ASSIGNED TASK. Find the line with "genus: Pekania" in the entries below, then reproduce it and every line after it down to and including the line with "scientific name: Trichosurus vulpecula", exactly.

INFORMATION SUPPLIED.

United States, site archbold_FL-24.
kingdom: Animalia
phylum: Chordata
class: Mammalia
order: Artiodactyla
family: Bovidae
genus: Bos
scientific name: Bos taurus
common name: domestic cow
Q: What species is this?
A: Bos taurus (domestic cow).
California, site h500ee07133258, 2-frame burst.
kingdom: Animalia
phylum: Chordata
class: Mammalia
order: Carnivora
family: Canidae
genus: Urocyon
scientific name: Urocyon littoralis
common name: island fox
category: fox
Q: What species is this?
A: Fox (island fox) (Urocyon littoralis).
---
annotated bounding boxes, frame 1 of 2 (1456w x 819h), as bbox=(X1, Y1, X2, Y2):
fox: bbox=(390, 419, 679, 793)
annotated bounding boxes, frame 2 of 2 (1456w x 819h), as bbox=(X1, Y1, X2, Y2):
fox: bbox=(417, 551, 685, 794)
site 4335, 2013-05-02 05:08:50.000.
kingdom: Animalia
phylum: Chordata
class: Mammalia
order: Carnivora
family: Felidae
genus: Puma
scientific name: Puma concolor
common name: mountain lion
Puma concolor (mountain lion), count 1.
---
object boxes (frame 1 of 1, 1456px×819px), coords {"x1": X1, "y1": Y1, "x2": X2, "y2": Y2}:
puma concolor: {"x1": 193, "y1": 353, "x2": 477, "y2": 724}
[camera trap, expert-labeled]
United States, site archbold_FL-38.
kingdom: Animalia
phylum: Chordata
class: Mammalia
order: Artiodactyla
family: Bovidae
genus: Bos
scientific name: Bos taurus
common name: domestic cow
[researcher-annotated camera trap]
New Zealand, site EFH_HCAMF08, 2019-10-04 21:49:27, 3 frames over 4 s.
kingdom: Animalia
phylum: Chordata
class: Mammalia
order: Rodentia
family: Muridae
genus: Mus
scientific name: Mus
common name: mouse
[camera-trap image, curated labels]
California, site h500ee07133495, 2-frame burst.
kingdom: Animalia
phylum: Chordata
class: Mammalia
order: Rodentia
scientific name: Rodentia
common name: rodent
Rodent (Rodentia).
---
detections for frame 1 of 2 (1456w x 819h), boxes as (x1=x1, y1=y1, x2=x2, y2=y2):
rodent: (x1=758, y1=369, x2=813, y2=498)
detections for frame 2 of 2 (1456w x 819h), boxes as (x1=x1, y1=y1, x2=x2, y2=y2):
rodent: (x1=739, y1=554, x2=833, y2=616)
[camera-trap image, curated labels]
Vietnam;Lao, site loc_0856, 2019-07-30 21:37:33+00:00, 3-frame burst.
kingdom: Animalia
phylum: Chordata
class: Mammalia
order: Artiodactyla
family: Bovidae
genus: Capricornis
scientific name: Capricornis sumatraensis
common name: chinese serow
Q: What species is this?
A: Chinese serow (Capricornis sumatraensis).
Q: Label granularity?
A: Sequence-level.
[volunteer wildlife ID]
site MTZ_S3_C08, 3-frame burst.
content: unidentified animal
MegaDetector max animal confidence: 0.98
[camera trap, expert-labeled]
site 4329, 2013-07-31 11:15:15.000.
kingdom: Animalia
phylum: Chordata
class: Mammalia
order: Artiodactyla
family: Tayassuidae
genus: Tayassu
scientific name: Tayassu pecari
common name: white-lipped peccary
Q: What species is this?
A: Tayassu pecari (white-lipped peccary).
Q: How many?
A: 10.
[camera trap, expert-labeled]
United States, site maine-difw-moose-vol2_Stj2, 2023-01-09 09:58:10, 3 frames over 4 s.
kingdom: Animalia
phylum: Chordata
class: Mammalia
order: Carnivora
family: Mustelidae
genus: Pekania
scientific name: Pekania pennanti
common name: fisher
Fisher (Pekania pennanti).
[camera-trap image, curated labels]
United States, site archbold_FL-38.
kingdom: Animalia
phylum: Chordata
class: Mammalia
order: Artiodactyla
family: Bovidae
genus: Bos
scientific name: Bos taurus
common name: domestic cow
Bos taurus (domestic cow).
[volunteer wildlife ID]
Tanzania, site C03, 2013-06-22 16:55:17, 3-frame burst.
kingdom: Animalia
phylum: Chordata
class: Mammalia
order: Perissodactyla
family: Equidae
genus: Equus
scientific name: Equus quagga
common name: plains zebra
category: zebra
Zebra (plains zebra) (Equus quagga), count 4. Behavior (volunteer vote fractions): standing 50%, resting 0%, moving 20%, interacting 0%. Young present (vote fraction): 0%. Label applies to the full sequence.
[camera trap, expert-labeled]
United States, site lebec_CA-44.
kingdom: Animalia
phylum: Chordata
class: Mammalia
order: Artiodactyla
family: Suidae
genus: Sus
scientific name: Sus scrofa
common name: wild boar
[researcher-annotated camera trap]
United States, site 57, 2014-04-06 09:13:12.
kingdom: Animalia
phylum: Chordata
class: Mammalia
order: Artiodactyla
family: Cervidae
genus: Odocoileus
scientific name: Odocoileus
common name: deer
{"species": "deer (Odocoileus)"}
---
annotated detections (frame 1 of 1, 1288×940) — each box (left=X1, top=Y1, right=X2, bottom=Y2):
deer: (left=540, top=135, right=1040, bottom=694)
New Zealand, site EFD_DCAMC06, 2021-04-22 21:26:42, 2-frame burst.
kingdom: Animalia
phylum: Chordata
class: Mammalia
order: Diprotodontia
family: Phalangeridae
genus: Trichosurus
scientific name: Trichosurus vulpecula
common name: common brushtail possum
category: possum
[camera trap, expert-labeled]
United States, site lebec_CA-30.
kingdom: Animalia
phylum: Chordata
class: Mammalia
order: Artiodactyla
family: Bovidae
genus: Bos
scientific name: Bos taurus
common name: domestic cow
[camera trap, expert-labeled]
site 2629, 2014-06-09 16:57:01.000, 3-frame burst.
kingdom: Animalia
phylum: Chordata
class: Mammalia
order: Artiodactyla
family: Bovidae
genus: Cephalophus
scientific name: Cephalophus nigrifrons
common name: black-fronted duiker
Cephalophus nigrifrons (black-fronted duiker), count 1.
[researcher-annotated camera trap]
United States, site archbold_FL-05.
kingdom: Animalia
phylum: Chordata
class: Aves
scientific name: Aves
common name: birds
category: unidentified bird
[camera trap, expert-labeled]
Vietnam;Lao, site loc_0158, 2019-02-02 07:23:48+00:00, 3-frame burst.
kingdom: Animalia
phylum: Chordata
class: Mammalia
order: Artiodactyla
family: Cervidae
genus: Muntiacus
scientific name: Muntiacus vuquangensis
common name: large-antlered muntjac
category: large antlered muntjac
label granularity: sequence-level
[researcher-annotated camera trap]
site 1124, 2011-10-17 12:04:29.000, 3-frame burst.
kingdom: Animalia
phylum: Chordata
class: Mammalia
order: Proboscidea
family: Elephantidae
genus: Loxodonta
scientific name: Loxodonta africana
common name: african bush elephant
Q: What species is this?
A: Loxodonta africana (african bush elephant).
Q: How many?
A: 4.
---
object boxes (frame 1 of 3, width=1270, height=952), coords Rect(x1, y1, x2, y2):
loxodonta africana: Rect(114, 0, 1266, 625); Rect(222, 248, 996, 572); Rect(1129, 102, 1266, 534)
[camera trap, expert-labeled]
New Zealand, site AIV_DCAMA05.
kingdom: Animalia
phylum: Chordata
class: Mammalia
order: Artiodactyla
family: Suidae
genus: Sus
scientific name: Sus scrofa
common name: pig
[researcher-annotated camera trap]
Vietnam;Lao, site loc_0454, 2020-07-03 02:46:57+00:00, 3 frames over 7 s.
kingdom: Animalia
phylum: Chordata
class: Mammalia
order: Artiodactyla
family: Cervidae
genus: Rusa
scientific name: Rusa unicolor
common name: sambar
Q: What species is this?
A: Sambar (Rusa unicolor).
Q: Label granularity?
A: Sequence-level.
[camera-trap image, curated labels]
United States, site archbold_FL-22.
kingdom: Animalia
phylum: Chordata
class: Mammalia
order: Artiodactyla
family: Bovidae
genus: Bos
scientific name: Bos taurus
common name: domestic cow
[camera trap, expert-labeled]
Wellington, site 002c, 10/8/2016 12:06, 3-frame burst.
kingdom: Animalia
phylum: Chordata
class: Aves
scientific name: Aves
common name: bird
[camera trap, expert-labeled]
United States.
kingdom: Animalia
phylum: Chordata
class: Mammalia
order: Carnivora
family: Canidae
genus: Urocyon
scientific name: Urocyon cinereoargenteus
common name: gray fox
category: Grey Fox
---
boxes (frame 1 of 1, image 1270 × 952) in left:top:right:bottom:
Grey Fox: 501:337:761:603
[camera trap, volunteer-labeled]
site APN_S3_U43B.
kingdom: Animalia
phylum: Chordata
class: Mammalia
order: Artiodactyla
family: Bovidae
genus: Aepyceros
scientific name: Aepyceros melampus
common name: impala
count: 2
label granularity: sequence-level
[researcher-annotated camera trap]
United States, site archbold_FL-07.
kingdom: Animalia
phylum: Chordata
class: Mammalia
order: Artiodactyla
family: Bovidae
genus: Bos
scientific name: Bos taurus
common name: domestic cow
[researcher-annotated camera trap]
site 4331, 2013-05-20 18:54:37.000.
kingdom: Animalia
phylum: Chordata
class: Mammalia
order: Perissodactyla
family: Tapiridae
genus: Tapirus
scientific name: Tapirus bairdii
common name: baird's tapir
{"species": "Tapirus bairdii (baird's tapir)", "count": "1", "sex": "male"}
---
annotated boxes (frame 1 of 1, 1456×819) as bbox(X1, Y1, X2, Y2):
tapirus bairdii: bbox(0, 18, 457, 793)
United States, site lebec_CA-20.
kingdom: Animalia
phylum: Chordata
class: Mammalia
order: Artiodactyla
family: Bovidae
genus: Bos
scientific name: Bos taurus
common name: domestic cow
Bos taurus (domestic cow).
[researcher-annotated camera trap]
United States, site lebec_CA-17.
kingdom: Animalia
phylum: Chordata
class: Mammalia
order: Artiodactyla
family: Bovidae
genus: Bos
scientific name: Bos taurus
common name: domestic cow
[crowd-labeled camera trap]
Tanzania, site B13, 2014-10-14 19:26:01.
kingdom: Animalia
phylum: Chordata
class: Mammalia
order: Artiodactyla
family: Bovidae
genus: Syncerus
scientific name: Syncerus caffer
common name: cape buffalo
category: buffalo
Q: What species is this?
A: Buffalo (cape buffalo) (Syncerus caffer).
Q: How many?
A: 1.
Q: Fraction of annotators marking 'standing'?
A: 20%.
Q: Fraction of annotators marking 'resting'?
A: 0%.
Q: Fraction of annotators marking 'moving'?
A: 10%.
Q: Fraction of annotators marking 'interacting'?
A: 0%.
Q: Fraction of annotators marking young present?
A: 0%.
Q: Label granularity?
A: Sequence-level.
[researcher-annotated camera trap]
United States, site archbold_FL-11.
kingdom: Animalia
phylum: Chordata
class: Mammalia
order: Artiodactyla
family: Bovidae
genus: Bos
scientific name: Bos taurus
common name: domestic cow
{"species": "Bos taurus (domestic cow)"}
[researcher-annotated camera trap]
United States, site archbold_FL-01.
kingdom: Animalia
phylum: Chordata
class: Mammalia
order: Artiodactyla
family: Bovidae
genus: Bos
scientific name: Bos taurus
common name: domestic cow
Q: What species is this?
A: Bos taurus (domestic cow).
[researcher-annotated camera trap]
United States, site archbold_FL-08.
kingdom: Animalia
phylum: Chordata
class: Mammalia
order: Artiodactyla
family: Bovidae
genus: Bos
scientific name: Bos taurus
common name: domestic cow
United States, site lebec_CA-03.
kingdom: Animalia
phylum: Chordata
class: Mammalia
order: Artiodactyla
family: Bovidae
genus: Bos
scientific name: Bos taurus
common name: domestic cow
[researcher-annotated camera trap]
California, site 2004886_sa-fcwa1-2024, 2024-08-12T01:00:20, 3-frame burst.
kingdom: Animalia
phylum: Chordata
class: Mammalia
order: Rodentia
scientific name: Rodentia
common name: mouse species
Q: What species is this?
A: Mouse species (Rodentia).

ANSWER FOR THE TASK.
genus: Pekania
scientific name: Pekania pennanti
common name: fisher
Fisher (Pekania pennanti).
[camera-trap image, curated labels]
United States, site archbold_FL-38.
kingdom: Animalia
phylum: Chordata
class: Mammalia
order: Artiodactyla
family: Bovidae
genus: Bos
scientific name: Bos taurus
common name: domestic cow
Bos taurus (domestic cow).
[volunteer wildlife ID]
Tanzania, site C03, 2013-06-22 16:55:17, 3-frame burst.
kingdom: Animalia
phylum: Chordata
class: Mammalia
order: Perissodactyla
family: Equidae
genus: Equus
scientific name: Equus quagga
common name: plains zebra
category: zebra
Zebra (plains zebra) (Equus quagga), count 4. Behavior (volunteer vote fractions): standing 50%, resting 0%, moving 20%, interacting 0%. Young present (vote fraction): 0%. Label applies to the full sequence.
[camera trap, expert-labeled]
United States, site lebec_CA-44.
kingdom: Animalia
phylum: Chordata
class: Mammalia
order: Artiodactyla
family: Suidae
genus: Sus
scientific name: Sus scrofa
common name: wild boar
[researcher-annotated camera trap]
United States, site 57, 2014-04-06 09:13:12.
kingdom: Animalia
phylum: Chordata
class: Mammalia
order: Artiodactyla
family: Cervidae
genus: Odocoileus
scientific name: Odocoileus
common name: deer
{"species": "deer (Odocoileus)"}
---
annotated detections (frame 1 of 1, 1288×940) — each box (left=X1, top=Y1, right=X2, bottom=Y2):
deer: (left=540, top=135, right=1040, bottom=694)
New Zealand, site EFD_DCAMC06, 2021-04-22 21:26:42, 2-frame burst.
kingdom: Animalia
phylum: Chordata
class: Mammalia
order: Diprotodontia
family: Phalangeridae
genus: Trichosurus
scientific name: Trichosurus vulpecula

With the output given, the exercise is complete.